# Selected text:
▼▼▼

3. Judge Williams concluded that the removal of the children particularly in light of their medical conditions would prejudice their well-being and private life in a manner sufficiently serious to breach Article 8 of the ECHR and this would be disproportionate to the public interest [30].
4. The SSHD appealed against that finding and permission was granted on 23 July 2014 by Judge J M Holmes. He considered that there had been an arguable error of law because inter alia, the Judge did not apply the guidance contained on health cases in SQ Pakistan v Pakistan [2013] EWCA Civ 1251 and Akhalu [2013] UKUT 400.
5. The matter now comes before me to decide whether or not the determination contains an error of law.
Hearing
6. At the hearing Ms Johnstone refined her grounds of appeal in accordance with the observations made by Judge Holmes when granting permission to appeal. She submitted that the Judge had not identified and considered the full ambit of the public interest before concluding that the breach of the third and fourth respondents’ private lives could not be outweighed by the public interest.
7. Mr Corbon helpfully submitted a bundle of relevant authorities. These were mainly authorities that had been identified by Judge Holmes when granting permission. Mr Corbon submitted that all the relevant aspects of the public interest must have considered by Judge Williams and his determination was sufficiently reasoned and should be upheld.
8. At the end of submissions I reserved my determination, which I now give with reasons.
Legal framework
9. In this appeal both parties accepted that the respondents could not succeed under the Immigration Rules whether in Appendix FM or para 276ADE. Therefore, in order to succeed under Article 8 they needed to establish that there are “compelling” circumstances such that her removal would lead to “unjustifiably harsh” consequences. Both parties accept that the Judge directed himself properly regarding this approach [11, 18 and 19].
10. Both parties also accepted that the Judge was correct to solely consider Article 8 of the ECHR and that whilst Zoumbas v SSHD [2013] UKSC 74 sets out the appropriate approach to best interests it does not address the position of children with significant health or welfare concerns.

▲▲▲

# To do:
a – In the appeal decision, on what date was permission to appeal granted, and by whom?
b – According to the appeal decision, why did the respondents need to show "compelling" circumstances to succeed under Article 8?

# Given data:
▼▼▼

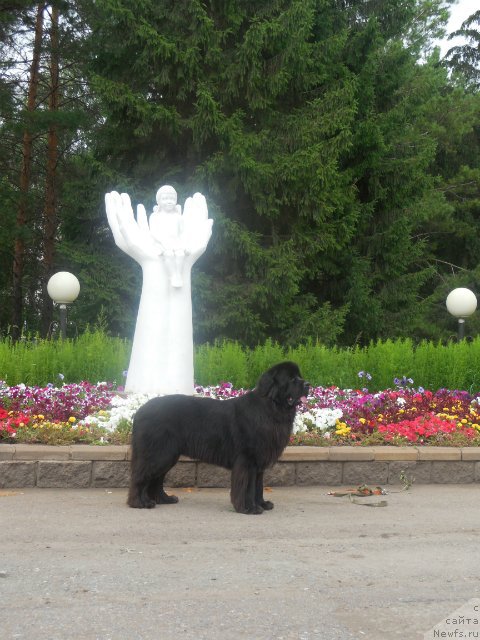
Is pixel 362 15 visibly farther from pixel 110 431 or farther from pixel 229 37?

▲▲▲

# Set of answers:
a – Permission was granted on 23 July 2014 by Judge J M Holmes.

b – Both parties accepted that the respondents could not succeed under the Immigration Rules, either in Appendix FM or para 276ADE. So to succeed under Article 8 they had to establish "compelling" circumstances such that removal would lead to "unjustifiably harsh" consequences.